▸ Bereitgestellter Text
Während die Bundesregierung am Mittwoch den Bundeshaushalt 2026 auf den Weg gebracht hat, ist die EU-Kommission noch dabei, das deutsche Budget des laufenden Jahres zu verdauen. Die Prüfung des erst Anfang Juli in Brüssel eingereichten Haushalts 2025 werde nicht vor September abgeschlossen sein, heißt es in der Brüsseler Behörde, also nach Ablauf von drei Vierteln des Haushaltsjahres.
Im Sinne der EU-Budgetregeln ist das nicht, besteht doch deren Zweck darin, dass die Kommission die Haushaltspläne eines Landes möglichst vorab prüft, um auf Fehlentwicklungen reagieren zu können und – idealerweise – das betreffende Land zu Korrekturen an seinen Plänen zu bringen. Das war in diesem Jahr nicht möglich, weil der von der neuen Bundesregierung aufgestellte Haushalt 2025 erst Ende Juni den Bundestag passierte. Angesichts einer Nettokreditaufnahme von rund 143 Milliarden Euro und vor dem Hintergrund der von der schwarz-roten Koalition beschlossenen Sondervermögen für Investitionen und Rüstung von insgesamt 900 Milliarden Euro in den kommenden Jahren passt das nicht zum Anspruch der Kommission, die Budgets der Mitgliedstaaten engmaschig zu überwachen. Das gilt auch, weil Deutschland in diesem und den beiden kommenden Jahren mit Defizitquoten von 3,3 (2025), 3,6 (2026) und 3,8 (2027) Prozent des Bruttoinlandsprodukts (BIP) plant. Diese liegen alle über dem Maastrichter Referenzwert von drei Prozent des BIP.

▸ Ziel 1
Kopiere aus dem Text über den Bundeshaushalt wortgetreu die Stelle, die bei „Während die Bundesregierung“ beginnt und bei „Vierteln des Haushaltsjahres.“ endet.

▸ Zu verarbeitende Daten

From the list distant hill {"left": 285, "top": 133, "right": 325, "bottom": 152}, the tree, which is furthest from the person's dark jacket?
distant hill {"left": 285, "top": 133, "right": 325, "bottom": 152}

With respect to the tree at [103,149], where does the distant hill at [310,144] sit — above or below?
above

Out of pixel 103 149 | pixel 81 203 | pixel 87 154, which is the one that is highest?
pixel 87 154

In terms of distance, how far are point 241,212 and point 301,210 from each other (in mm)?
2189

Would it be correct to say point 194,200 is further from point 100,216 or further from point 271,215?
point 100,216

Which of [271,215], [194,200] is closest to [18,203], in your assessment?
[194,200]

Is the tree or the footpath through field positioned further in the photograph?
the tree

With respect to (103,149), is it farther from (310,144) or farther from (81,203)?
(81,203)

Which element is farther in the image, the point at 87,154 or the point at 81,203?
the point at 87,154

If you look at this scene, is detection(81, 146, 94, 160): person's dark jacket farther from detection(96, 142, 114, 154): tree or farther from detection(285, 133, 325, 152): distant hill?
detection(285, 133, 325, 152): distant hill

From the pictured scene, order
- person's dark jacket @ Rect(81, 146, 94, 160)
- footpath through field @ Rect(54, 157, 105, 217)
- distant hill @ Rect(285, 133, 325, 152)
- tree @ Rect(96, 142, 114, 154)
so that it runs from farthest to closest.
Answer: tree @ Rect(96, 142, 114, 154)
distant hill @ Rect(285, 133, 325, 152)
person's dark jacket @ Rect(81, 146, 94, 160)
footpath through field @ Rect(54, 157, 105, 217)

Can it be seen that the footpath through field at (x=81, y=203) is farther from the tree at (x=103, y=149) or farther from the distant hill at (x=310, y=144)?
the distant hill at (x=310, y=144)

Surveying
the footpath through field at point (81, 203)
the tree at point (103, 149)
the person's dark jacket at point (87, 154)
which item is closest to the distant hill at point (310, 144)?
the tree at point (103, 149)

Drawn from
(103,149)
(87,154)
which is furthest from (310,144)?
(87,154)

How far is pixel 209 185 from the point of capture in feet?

▸ Ziel 2
Filtere die Datensätze und gib jede Zeile aus, in der die Zeichenfolge „distant“ vorkommt. Dabei zählt die Groß- und Kleinschreibung.

▸ Aufgabenergebnis 1
Während die Bundesregierung am Mittwoch den Bundeshaushalt 2026 auf den Weg gebracht hat, ist die EU-Kommission noch dabei, das deutsche Budget des laufenden Jahres zu verdauen. Die Prüfung des erst Anfang Juli in Brüssel eingereichten Haushalts 2025 werde nicht vor September abgeschlossen sein, heißt es in der Brüsseler Behörde, also nach Ablauf von drei Vierteln des Haushaltsjahres.

▸ Aufgabenergebnis 2
From the list distant hill {"left": 285, "top": 133, "right": 325, "bottom": 152}, the tree, which is furthest from the person's dark jacket?
distant hill {"left": 285, "top": 133, "right": 325, "bottom": 152}
With respect to the tree at [103,149], where does the distant hill at [310,144] sit — above or below?
If you look at this scene, is detection(81, 146, 94, 160): person's dark jacket farther from detection(96, 142, 114, 154): tree or farther from detection(285, 133, 325, 152): distant hill?
detection(285, 133, 325, 152): distant hill
- distant hill @ Rect(285, 133, 325, 152)
distant hill @ Rect(285, 133, 325, 152)
Can it be seen that the footpath through field at (x=81, y=203) is farther from the tree at (x=103, y=149) or farther from the distant hill at (x=310, y=144)?
the distant hill at (x=310, y=144)
which item is closest to the distant hill at point (310, 144)?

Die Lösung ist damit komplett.